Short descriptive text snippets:
----------------
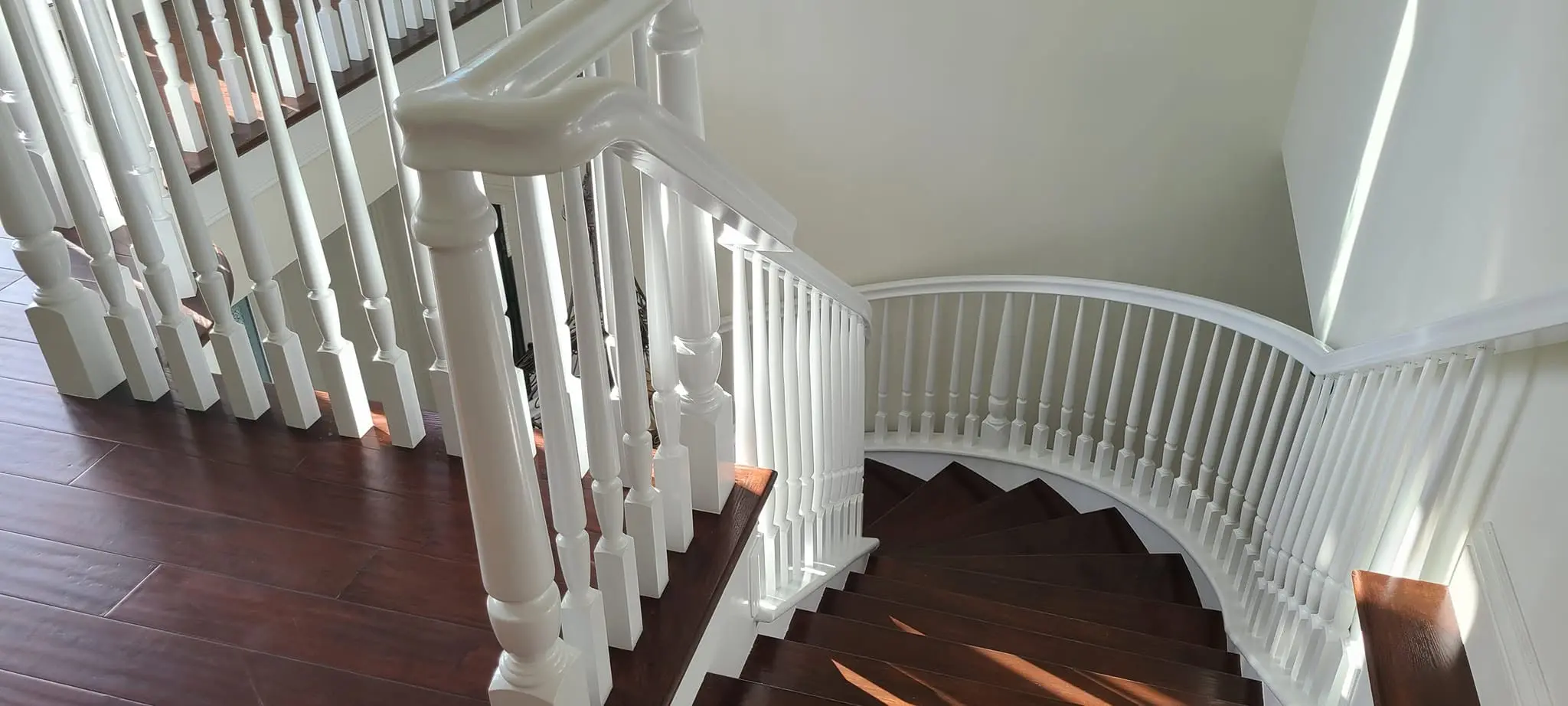 White curved stair railing and newel post over refinished hardwood flooring
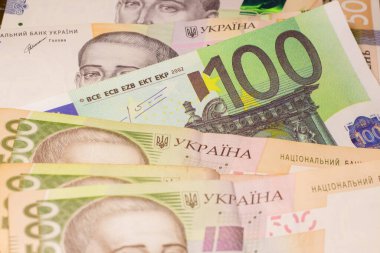 100 euro bill among 500 hryvnia bills. Inflation in Ukraine due to the war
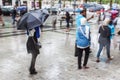 People with rain umbrellas in the rainy city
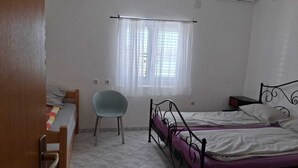 Ein kleiner, sauberer Raum mit zwei Betten, einem Sessel, einem Schreibtisch und einem Fenster mit Vorhängen.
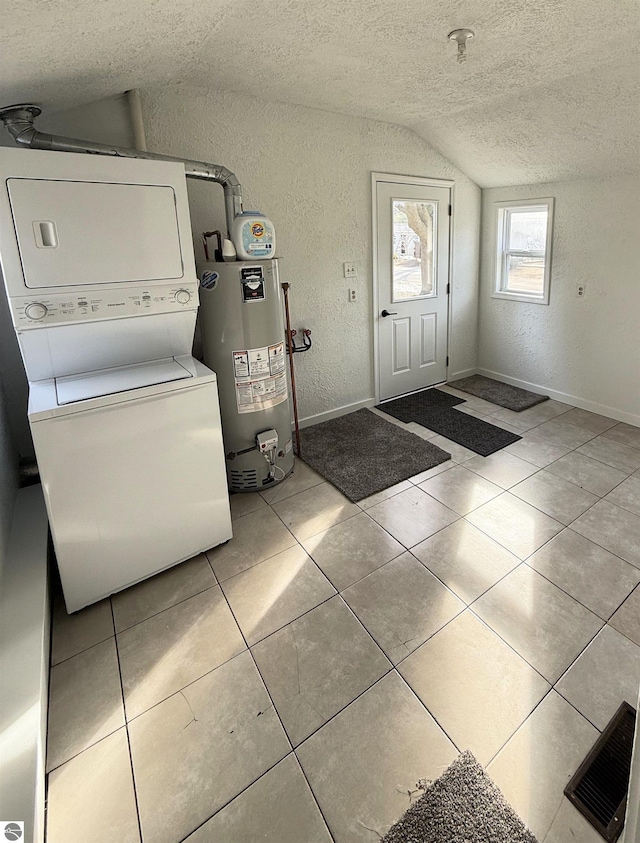 laundry area with gas water heater, a textured wall, a textured ceiling, and stacked washing maching and dryer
----------------
WHAT IS BEING ASKED:
Can you quote each line of the material above word for word, with the pictures left out?

TASK RESPONSE:
 White curved stair railing and newel post over refinished hardwood flooring
 100 euro bill among 500 hryvnia bills. Inflation in Ukraine due to the war
 People with rain umbrellas in the rainy city
 Ein kleiner, sauberer Raum mit zwei Betten, einem Sessel, einem Schreibtisch und einem Fenster mit Vorhängen.
 laundry area with gas water heater, a textured wall, a textured ceiling, and stacked washing maching and dryer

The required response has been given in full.